• December 29, 2017

    Jamil Smith

    The full manuscript of Milo Yiannopoulos’s cancelled autobiography, including editor comments, has been made available in court filings by Simon & Schuster. Editorial comments range from questions about sources to requests to “DELETE UGH.” Though some have praised the editor for calling out Yiannopoulos’s bigotry, Jamil Smith pointed out that editor and publisher were not necessarily motivated by any moral concerns. “The editor’s brutal comments are somewhat entertaining,” he writes, “but none of this should distract from the fact that they sought to make his bigotry both digestible and marketable.”

    BuzzFeed examines the top fifty fake news stories from Facebook in 2017, which were shared two million times more than similar stories from last year.

    HuffPost editorial director Howard Fineman is moving to NBC. He’ll be working on stories about national politics.

    At the New York Times, Jim Rutenberg reviews Steven Spielberg’s The Post, and details the ways in which the movie fails to give the Times enough credit for their own articles on the Pentagon Papers.

    Margaret Sullivan reflects on her summer spent talking to residents of Angola, New York about their attitude toward the media. Rather than finding outright distrust of journalists, Sullivan said that she found more evidence that, more disturbingly, people are increasingly “indifferent” to current events. “Take the nail technician in her 20s who told me that she follows current events only glancingly,  mostly on Facebook. National news, she said, doesn’t seem relevant to her life,” Sullivan recalled. “Like so many others I interviewed — about half — she didn’t vote in the presidential election. I left the salon with a great manicure and a heavy heart.”

  • December 28, 2017

    Paul Yoon

    Literary Hub contributors detail the books published over the past year that they wished had gotten more attention. Claire Messud recommends Paul Yoon’s The Mountain, while Tracy K. Smith recommends Alicia Suskin Ostriker’s Waiting for the Light.

    BuzzFeed White House reporter Adrian Carrasquillo has been fired after an investigation into inappropriate messages he sent to a coworker.

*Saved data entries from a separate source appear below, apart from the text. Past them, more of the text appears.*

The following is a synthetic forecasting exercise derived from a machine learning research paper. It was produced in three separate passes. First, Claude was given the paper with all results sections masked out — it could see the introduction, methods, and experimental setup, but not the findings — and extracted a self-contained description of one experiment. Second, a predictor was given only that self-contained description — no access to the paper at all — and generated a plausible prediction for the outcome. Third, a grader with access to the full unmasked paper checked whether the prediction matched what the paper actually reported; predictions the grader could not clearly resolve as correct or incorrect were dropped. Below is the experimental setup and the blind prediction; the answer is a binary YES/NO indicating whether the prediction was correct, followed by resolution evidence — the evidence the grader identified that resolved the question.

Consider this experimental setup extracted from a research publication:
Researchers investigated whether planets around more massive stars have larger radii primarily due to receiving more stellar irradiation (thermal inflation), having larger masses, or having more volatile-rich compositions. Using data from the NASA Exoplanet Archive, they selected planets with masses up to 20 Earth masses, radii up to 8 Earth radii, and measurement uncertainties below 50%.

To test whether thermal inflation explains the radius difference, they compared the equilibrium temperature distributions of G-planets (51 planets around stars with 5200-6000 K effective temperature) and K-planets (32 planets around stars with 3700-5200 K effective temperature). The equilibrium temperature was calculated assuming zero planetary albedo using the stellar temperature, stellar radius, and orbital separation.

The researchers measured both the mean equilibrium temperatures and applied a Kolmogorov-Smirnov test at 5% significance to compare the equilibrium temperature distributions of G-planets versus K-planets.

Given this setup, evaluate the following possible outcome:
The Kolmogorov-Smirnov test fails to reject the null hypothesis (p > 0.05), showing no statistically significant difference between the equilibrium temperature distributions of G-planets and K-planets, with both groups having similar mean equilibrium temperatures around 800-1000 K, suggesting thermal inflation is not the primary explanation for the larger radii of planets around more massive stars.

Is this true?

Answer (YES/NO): YES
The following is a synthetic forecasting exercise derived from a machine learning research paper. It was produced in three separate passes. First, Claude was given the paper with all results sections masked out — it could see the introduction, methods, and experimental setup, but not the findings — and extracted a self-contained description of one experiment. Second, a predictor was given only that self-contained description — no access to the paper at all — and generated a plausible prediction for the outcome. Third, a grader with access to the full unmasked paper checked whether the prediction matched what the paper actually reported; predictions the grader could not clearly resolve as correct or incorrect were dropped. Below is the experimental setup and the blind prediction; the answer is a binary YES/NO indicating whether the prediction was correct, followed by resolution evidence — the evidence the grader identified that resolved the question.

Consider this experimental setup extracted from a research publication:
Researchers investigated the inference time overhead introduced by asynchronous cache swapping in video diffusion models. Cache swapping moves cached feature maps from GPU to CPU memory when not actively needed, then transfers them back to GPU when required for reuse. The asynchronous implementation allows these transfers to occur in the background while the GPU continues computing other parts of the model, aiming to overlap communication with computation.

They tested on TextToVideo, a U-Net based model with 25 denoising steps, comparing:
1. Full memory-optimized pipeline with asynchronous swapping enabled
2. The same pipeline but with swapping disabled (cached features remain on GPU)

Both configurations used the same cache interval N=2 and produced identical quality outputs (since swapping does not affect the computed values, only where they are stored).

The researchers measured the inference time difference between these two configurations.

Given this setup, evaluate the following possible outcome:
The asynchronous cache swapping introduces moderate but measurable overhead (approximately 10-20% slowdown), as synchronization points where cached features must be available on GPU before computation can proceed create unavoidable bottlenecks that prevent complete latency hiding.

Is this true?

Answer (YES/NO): NO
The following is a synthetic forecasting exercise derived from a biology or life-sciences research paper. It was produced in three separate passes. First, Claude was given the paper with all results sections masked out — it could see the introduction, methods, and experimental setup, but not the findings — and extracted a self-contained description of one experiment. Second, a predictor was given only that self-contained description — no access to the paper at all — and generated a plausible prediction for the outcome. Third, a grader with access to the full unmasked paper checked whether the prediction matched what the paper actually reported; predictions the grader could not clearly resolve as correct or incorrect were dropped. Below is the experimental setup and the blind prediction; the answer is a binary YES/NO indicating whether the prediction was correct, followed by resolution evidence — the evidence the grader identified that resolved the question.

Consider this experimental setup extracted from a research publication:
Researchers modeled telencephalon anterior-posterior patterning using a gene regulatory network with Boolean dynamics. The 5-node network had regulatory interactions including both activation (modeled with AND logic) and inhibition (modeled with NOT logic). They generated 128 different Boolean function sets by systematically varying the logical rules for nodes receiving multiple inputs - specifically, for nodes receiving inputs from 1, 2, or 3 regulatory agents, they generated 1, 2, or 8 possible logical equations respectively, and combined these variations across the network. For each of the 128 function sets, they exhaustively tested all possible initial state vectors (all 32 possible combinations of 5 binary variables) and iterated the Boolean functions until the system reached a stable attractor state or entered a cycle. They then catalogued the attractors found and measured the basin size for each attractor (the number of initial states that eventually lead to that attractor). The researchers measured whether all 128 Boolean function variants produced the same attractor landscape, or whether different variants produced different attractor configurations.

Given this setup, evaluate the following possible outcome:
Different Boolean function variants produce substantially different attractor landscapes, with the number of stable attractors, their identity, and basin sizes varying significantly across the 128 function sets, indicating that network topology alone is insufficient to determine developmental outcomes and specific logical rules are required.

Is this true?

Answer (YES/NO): NO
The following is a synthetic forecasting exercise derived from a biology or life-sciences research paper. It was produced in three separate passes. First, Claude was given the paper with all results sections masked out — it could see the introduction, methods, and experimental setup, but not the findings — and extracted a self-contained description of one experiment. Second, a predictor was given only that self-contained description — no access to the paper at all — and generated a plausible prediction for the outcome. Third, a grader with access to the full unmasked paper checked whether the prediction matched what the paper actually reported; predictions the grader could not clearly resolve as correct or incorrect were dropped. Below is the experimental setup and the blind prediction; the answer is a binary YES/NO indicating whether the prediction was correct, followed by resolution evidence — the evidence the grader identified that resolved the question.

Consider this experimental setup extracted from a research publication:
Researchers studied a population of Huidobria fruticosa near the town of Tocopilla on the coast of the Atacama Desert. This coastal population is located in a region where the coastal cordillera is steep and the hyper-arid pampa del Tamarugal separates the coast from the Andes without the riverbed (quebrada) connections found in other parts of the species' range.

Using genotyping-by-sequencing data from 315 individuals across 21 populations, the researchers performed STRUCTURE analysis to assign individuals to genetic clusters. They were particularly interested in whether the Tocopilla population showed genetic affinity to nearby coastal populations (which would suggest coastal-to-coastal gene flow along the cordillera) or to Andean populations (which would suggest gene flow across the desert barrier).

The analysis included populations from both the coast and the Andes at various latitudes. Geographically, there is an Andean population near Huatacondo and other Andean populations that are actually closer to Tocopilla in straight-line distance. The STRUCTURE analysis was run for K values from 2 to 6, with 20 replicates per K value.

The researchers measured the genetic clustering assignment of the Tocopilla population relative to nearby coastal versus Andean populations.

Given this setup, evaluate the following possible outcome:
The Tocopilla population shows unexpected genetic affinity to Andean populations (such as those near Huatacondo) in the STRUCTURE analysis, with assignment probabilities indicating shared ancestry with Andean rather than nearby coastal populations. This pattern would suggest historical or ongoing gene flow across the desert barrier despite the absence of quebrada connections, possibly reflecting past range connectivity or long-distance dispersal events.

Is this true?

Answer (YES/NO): YES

    Crooked Media talks to NBC correspondent and New Yorker reporter Ronan Farrow about his reporting on Harvey Weinstein and the movement against sexual harassment and assault that followed the story’s publication. “It’s understandable and I think mostly a good thing that we’re having hard conversations about those issues now, but I do think in the end we’re going to need to separate out the different types of behavior we’re talking about,” he said. “As we cope with this initial and completely appropriate moment of anguish about these issues, start to then find equilibrium in how we respond to each of the different variants we’re talking about.”

    The Wall Street Journal talks to Facebook contractors about their work monitoring the site for violent, sexual, or otherwise banned content.

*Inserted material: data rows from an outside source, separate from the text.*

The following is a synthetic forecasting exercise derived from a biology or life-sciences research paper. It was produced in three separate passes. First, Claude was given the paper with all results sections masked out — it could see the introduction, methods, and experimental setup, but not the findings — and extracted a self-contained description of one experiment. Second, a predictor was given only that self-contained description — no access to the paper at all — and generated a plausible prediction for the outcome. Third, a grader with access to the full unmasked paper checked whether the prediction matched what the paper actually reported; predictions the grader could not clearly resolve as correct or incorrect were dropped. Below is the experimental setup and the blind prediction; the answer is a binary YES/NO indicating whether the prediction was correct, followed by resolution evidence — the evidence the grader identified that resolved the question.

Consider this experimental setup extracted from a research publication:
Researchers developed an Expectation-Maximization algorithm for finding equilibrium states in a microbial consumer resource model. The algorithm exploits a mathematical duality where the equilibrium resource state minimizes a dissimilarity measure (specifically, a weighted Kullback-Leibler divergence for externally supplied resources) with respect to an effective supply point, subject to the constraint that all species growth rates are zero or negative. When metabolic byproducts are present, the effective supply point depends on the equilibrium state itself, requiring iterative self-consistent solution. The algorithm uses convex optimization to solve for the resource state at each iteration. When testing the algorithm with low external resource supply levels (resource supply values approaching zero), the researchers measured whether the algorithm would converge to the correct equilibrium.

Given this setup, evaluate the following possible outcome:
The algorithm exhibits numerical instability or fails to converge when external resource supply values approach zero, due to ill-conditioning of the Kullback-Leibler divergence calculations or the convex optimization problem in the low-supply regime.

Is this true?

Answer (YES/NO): YES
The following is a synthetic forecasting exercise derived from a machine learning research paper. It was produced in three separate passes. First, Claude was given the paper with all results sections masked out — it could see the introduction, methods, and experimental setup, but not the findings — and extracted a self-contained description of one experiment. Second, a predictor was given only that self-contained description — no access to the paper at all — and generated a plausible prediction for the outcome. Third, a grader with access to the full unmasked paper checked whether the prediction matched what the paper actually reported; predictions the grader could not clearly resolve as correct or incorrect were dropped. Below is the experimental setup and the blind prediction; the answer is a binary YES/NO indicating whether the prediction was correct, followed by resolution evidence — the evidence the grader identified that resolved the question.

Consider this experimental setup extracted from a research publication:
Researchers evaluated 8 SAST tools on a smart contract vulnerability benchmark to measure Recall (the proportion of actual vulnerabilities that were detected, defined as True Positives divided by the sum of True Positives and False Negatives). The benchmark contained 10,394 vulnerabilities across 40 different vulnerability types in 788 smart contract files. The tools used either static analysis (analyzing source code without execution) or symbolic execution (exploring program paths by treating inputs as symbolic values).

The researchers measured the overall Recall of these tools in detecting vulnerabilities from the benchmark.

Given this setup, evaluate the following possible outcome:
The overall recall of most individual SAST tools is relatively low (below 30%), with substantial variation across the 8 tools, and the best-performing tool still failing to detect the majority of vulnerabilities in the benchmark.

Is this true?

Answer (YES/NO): NO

    Over the past year, Fox News has increased the staff of its website to more than one hundred employees in an effort to compete with conservative news sites like Breitbart and the Daily Caller. As a result, the tone of its reporting has changed: Politico’s Jason Schwartz writes that “a website that has been more closely identified with Shepard Smith’s brand of reporting has now moved closer to the mold of Sean Hannity, Tucker Carlson and Laura Ingraham.”

    Longtime celebrity reporter George Wayne reflects on Donald Trump’s changes over the past three decades. “It’s like watching an ogre metastasize. I’m just thinking a lot of us knew the man who was so fun and so charming, he always had his quirks,” he remembered. “Who knew that he would become this Islamaphobic, homophobic racist?”

  • December 27, 2017

    In the wake of the New York Times story on Vice’s “degrading and uncomfortable” workplace culture, in which more than two dozen women reported that they had been subjected to, or witnessed, sexual misconduct at the office, Vice founders Shane Smith and Suroosh Alvi apoligzed: “Listening to our employees over the past year, the truth is inescapable: from the top down, we have failed as a company to create a safe and inclusive workplace where everyone, especially women, can feel respected and thrive. Cultural elements from our past, dysfunction and mismanagement were allowed to flourish unchecked. . . . It happened on our watch, and ultimately we let far too many people down. We are truly sorry for this.”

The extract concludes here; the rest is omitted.